The Government are also examining further legislative options for closing other versions of avoidance schemes involving such arrangements. This would ensure that revenue is protected in the future and that the system is fair for all and that those that seek to benefit from this type of arrangement do not get an unfair advantage.

Another variant of offshore looping, involving the provision of repair services to insurers, was addressed in 2016. Alongside that, the Government also considered further action, particularly in respect of the application of the VAT use and enjoyment provisions, but concluded that further change was not merited at that time. However, given the additional risks since identified, the scope of the options now under consideration will be much broader, including the use of measures outside of the UK VAT system altogether. Further details will be set out as part of the normal tax-making process.
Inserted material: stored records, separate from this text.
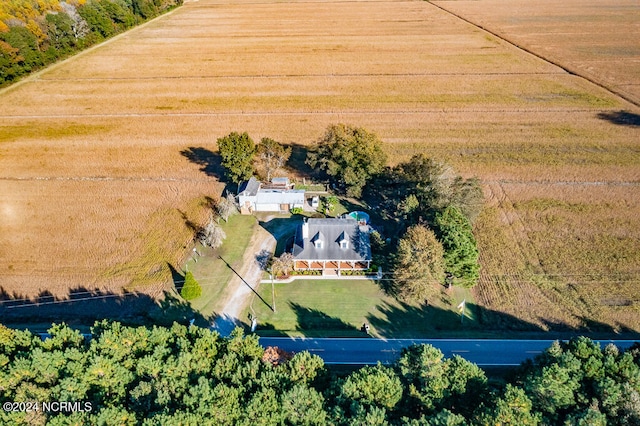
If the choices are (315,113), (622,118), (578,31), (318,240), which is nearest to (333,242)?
(318,240)

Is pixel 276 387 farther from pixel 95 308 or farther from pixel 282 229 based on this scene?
pixel 282 229

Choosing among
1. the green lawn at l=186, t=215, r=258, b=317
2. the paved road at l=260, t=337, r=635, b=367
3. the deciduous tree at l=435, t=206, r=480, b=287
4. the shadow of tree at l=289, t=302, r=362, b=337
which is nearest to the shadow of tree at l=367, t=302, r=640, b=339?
the paved road at l=260, t=337, r=635, b=367

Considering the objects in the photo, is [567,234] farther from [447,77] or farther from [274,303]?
[447,77]

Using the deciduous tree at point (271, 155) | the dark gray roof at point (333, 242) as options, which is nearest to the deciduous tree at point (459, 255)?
the dark gray roof at point (333, 242)

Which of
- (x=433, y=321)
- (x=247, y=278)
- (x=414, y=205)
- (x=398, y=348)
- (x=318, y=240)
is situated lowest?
(x=398, y=348)

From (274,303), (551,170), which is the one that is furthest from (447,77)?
(274,303)

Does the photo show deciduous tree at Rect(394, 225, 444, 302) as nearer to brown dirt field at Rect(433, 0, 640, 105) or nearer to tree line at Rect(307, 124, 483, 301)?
tree line at Rect(307, 124, 483, 301)
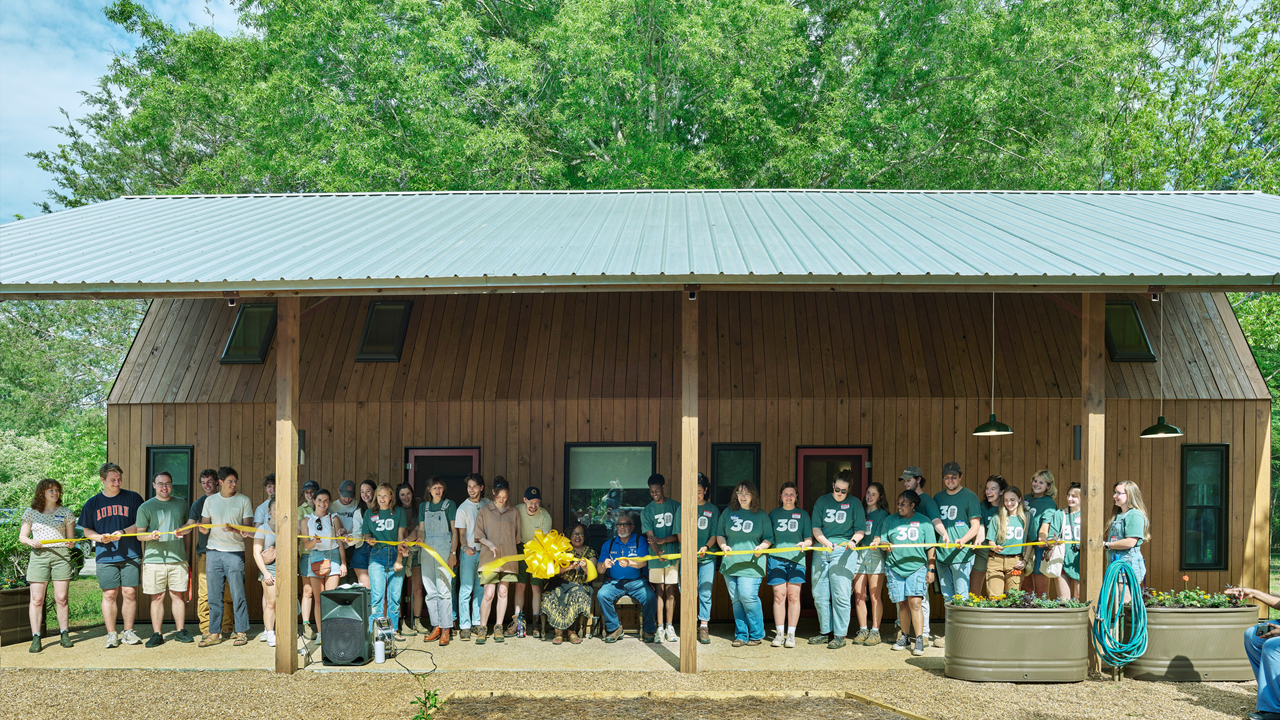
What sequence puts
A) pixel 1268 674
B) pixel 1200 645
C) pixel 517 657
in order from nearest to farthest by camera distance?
pixel 1268 674
pixel 1200 645
pixel 517 657

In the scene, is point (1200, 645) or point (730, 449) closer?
point (1200, 645)

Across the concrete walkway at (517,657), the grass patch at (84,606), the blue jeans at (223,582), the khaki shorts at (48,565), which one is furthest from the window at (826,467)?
the grass patch at (84,606)

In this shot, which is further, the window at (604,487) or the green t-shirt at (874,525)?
the window at (604,487)

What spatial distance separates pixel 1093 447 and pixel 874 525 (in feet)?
7.19

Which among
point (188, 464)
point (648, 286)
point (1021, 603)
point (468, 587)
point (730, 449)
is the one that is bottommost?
point (468, 587)

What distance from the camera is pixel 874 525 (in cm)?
938

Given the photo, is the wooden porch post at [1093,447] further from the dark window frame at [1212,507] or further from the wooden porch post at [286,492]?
the wooden porch post at [286,492]

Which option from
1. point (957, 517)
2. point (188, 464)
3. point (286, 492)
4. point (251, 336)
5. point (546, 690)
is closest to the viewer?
point (546, 690)

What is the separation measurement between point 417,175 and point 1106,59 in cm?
1480

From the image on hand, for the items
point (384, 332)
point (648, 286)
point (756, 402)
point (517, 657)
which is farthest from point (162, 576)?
point (756, 402)

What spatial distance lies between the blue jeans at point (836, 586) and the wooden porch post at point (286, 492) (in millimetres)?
4916

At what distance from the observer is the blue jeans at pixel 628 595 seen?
9477 millimetres

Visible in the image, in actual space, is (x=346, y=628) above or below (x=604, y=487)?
below

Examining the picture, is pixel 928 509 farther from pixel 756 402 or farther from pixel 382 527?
pixel 382 527
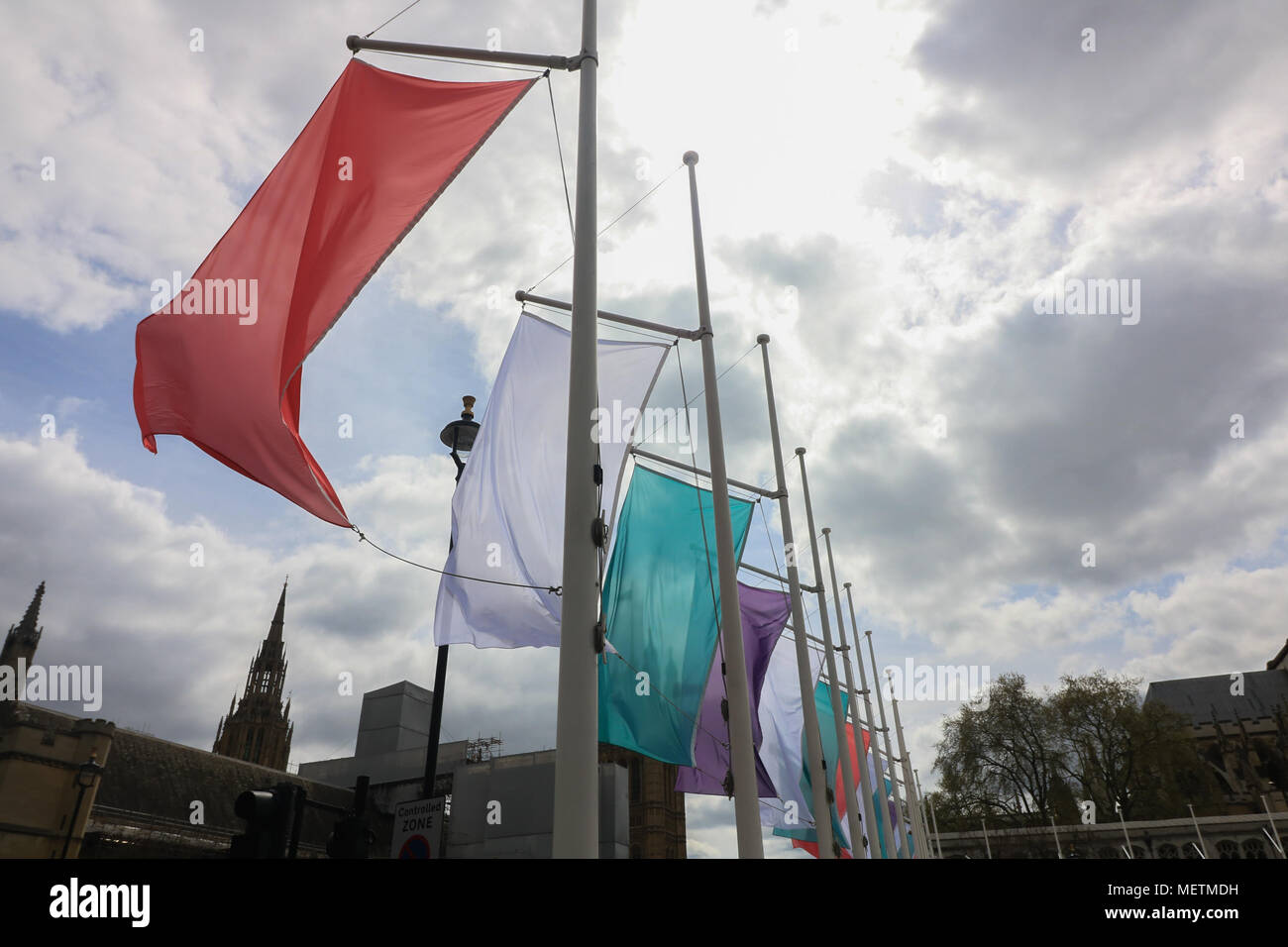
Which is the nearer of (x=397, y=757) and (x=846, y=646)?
(x=846, y=646)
Interest for late payment and repayment of taxes

Additionally, the Government are announcing today that they will introduce retrospective legislation in the Finance Bill 2018-19 to correct omissions from enactments that enable HMRC to charge interest for late payment of taxes and to pay interest on repayments to taxpayers. This legislation will also include interest charged as part of the diverted profits tax regime. By taking this action, the Government will guarantee the integrity of the tax base.

The legislation will apply retrospectively to cover all relevant interest charged or applied and will not change either the interest rate or amounts charged or repaid by HMRC to date. The legislation will apply to all taxpayers and any existing or future claim or appeal where these omissions have been identified.

The main taxes affected are corporation tax, stamp duty and stamp duty land tax. Further detail can be found in the accompanying draft clause and explanatory note.